Рядом с соседним домом остановился таксомотор, Анна подошла поближе, чтобы его рассмотреть. Пассажир вышел, достал портмоне, чтобы рассчитаться с водителем. Что-то тускло блеснуло и беззвучно упало рядом основанием ограды. Анна пригляделась — монетка встала на ребро между бордюрным камнем и плиткой тротуара. Мужчина расплатился и ушел, водитель уехал, а она просунула руку между прутьями и попыталась дотянуться до добычи. Надо ли говорить, что ей ни разу не приходилось держать английских денег в руках? Длины руки не хватало буквально чуть-чуть… какой-то десяток сантиметров, хотя она выставила наружу плечо и неприятно уперлась в прутья лицом. И вдруг монетка выпрыгнула из своего убежища и оказалась в ее ладони, Анна лишь рефлекторно сжала кулак.

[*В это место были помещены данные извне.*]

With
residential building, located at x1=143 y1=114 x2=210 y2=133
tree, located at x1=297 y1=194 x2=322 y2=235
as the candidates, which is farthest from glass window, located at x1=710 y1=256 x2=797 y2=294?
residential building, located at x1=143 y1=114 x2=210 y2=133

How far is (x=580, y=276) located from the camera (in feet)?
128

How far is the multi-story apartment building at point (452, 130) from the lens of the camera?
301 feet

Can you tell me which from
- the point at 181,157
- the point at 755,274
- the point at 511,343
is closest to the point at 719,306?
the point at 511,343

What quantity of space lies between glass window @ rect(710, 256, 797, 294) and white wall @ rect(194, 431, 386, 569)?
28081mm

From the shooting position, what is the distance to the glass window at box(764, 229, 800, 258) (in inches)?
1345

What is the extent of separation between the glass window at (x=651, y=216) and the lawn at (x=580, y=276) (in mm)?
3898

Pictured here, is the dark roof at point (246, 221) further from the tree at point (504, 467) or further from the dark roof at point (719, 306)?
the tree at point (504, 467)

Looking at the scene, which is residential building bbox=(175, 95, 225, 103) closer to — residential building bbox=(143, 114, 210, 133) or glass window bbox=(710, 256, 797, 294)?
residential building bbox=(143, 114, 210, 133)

Это был серебряный шиллинг 1929 года со львом на короне с одной стороны и Георгом V с другой. Анна вернулась в комнату, все были еще в школе, и положила монету на кровать. Та лежала спокойно будто бы ничего и не было. Тогда она положила рядом раскрытую ладонь — монетка не шелохнулась, поводила над ней рукой — тоже без результата. Анна стала вспоминать, что же предшествовало тому волшебному прыжку. Она тянулась, тянулась, никак не выходило, думала «ну… еще чуть-чуть… ну давай, давай же!». Анна спрыгнула с кровати и зашла между ее торцом и шкафом, теперь монета оказалась за гнутой решеткой изножья. Аня просунула руку и потянулась вперед до предела, потом выбралась и переложила монету на двадцать сантиметров поближе и опять потянулась к ней через решетку. Сейчас если совсем вытянуть руку до боли от впившейся в ключицу кованой волюты до монеты оставались те же десять сантиметров. Анна стиснула зубы и сосредоточилась на своем желании… монета слегка дернулась, встала на ребро, опять упала, еще раз поднялась и вновь оказалась в ее ладони.